Thankfully, I am not alone.  I am lucky enough to have Bunni and Julie in my life.  Not only do they understand my rantiness on this issue—Bunni’s neighborhood has no fewer than four new luxury buildings going up within two blocks of her apartment, while Julie’s neighborhood has been rechristened SpaHa by builders and brokers hot to gentrify—but they also know that the best tonic for this sort of existential dread is to be in each other’s company.  If we happen to be having a really nice meal while in each other’s company, so much the better.  And if we can have that nice meal in a small sweet neighborhood space, the kind where the owners are more concerned with providing really good food than with establishing a see-and-be-seen vibe, and where we can feel, even temporarily, the sense of place and belonging that brought us to New York in the first place, then existential dread doesn’t stand a chance.

“Allright, my little turtledoves,” Bunni wrote to me and Julie one night.  Of course we listened, closely.  Of course she knew we would say yes.

Bunni’s proposal was that we go to dinner at Panorama, just opened in her neighborhood—or, rather, reopened.  I had been to Panorama before when it was Panorama Cafe, located in a swell two-floor, iron-terraced corner building on Second Avenue and East 85th Street.  I had eaten some decent salads, some truly good omelettes and some regrettable bread.  I’d never ordered wine on any of these visits; as far as I was concerned, Panorama was a brunch restaurant, or the place you went when you wanted a big salad and an iced tea.  You might not eat fancily, but odds were good you would eat decently.  When I learned that Panorama had lost its lease, I felt that old familiar sinking in my heart:  another low-key neighborhood fixture bites the dust.  When Bunni told me that Panorama was not closing, but rather moving to the space that M. Rohrs’ House of Fine Teas and Coffees vacated when they moved to their new space on East 86th Street, I was glad to hear that Panorama had a home, but baffled by the thought of it moving into Rohrs’ old space.  I knew the old Rohrs’ well.  The space was tiny, cramped and a fraction of the space in Panorama’s old location.  How in the world were they going to do it?
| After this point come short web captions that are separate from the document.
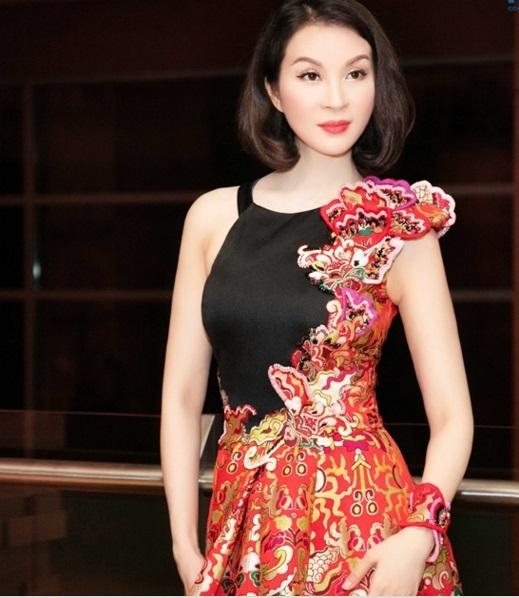 MC Thanh Mai trẻ trung khoe vẻ đẹp không tuổi 2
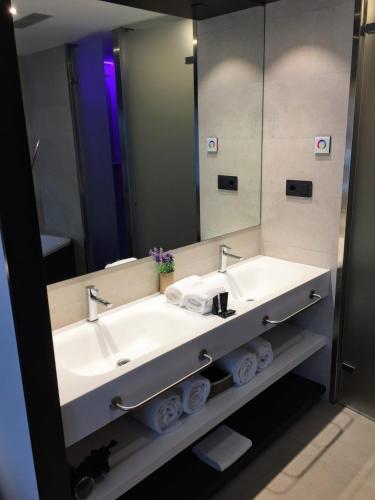Suite Vila Arenys Hotel 3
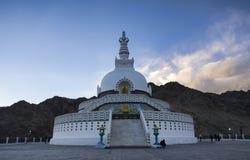 Shanti Stupa photo stock
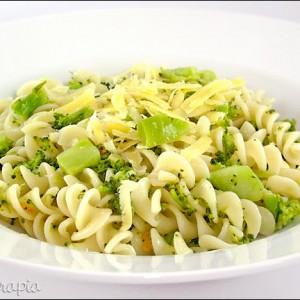 279808 macarrão com brócolis 2 300x300 Aprenda como preparar uma salada de macarrão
I am pleased to say that they did it, and they did it well.  Admittedly, a meal at the new Panorama is more expensive than at the old Panorama, but not extortionately so; depending on whether you want a full three-course meal with wine or a small plate or two, you can eat for $50 per person, or for $20, or more or less or points between.  The bread is much better now, and served with olive oil pressed from olives grown on the owners’ farm.  The new wine list is small but impressive:  I had a Rodney Strong pinot noir with my appetizer and a malbec with my entree, as well as a taste of the viognier Julie had with her meal, and was so delighted with everything I tried that I’m all set to come back and try the wine flights once Panorama rolls them out.  The space is beautiful, with exposed brick walls and warm lighting, surprisingly airy and wide-open.  It is not the tiny, packed-to-the-rafters space that Rohrs’ occupied.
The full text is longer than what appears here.